Saved data entries
╭──
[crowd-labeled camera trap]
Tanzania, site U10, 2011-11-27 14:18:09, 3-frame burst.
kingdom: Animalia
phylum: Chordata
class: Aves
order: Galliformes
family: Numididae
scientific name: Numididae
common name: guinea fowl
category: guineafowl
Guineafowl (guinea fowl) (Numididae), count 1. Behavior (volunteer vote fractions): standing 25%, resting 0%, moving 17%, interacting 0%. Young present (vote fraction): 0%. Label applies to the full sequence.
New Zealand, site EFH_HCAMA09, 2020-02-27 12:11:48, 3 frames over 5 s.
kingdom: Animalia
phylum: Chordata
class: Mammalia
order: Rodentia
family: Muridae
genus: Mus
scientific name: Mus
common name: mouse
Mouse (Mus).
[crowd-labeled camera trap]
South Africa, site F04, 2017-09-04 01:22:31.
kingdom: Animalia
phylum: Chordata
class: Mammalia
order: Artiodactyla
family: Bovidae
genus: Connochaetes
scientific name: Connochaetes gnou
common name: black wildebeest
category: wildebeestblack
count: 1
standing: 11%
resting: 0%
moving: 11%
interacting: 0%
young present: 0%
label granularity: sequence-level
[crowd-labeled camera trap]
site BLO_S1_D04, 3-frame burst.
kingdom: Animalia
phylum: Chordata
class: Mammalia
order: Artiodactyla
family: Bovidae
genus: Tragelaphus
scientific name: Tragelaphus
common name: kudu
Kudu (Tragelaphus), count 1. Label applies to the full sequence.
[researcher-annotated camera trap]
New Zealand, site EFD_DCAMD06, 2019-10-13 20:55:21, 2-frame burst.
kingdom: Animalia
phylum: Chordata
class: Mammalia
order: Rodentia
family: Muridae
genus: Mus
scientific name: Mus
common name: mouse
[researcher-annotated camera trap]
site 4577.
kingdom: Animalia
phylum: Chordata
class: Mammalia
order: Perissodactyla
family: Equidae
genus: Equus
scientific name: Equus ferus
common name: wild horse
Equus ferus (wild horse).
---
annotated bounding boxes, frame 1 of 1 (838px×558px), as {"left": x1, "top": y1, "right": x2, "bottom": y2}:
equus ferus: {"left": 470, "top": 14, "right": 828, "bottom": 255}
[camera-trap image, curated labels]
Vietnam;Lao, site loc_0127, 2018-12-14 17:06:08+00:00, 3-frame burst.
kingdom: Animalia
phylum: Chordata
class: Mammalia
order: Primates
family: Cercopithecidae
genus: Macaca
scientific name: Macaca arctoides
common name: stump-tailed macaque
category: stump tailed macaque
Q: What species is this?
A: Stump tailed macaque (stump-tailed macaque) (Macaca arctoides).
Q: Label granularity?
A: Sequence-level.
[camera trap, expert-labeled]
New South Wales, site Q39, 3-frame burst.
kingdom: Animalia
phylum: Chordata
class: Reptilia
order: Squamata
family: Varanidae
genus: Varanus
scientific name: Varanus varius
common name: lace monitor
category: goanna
╰──
Retype each line above, keeping every character.

RESULT OF THE TASK
[crowd-labeled camera trap]
Tanzania, site U10, 2011-11-27 14:18:09, 3-frame burst.
kingdom: Animalia
phylum: Chordata
class: Aves
order: Galliformes
family: Numididae
scientific name: Numididae
common name: guinea fowl
category: guineafowl
Guineafowl (guinea fowl) (Numididae), count 1. Behavior (volunteer vote fractions): standing 25%, resting 0%, moving 17%, interacting 0%. Young present (vote fraction): 0%. Label applies to the full sequence.
New Zealand, site EFH_HCAMA09, 2020-02-27 12:11:48, 3 frames over 5 s.
kingdom: Animalia
phylum: Chordata
class: Mammalia
order: Rodentia
family: Muridae
genus: Mus
scientific name: Mus
common name: mouse
Mouse (Mus).
[crowd-labeled camera trap]
South Africa, site F04, 2017-09-04 01:22:31.
kingdom: Animalia
phylum: Chordata
class: Mammalia
order: Artiodactyla
family: Bovidae
genus: Connochaetes
scientific name: Connochaetes gnou
common name: black wildebeest
category: wildebeestblack
count: 1
standing: 11%
resting: 0%
moving: 11%
interacting: 0%
young present: 0%
label granularity: sequence-level
[crowd-labeled camera trap]
site BLO_S1_D04, 3-frame burst.
kingdom: Animalia
phylum: Chordata
class: Mammalia
order: Artiodactyla
family: Bovidae
genus: Tragelaphus
scientific name: Tragelaphus
common name: kudu
Kudu (Tragelaphus), count 1. Label applies to the full sequence.
[researcher-annotated camera trap]
New Zealand, site EFD_DCAMD06, 2019-10-13 20:55:21, 2-frame burst.
kingdom: Animalia
phylum: Chordata
class: Mammalia
order: Rodentia
family: Muridae
genus: Mus
scientific name: Mus
common name: mouse
[researcher-annotated camera trap]
site 4577.
kingdom: Animalia
phylum: Chordata
class: Mammalia
order: Perissodactyla
family: Equidae
genus: Equus
scientific name: Equus ferus
common name: wild horse
Equus ferus (wild horse).
---
annotated bounding boxes, frame 1 of 1 (838px×558px), as {"left": x1, "top": y1, "right": x2, "bottom": y2}:
equus ferus: {"left": 470, "top": 14, "right": 828, "bottom": 255}
[camera-trap image, curated labels]
Vietnam;Lao, site loc_0127, 2018-12-14 17:06:08+00:00, 3-frame burst.
kingdom: Animalia
phylum: Chordata
class: Mammalia
order: Primates
family: Cercopithecidae
genus: Macaca
scientific name: Macaca arctoides
common name: stump-tailed macaque
category: stump tailed macaque
Q: What species is this?
A: Stump tailed macaque (stump-tailed macaque) (Macaca arctoides).
Q: Label granularity?
A: Sequence-level.
[camera trap, expert-labeled]
New South Wales, site Q39, 3-frame burst.
kingdom: Animalia
phylum: Chordata
class: Reptilia
order: Squamata
family: Varanidae
genus: Varanus
scientific name: Varanus varius
common name: lace monitor
category: goanna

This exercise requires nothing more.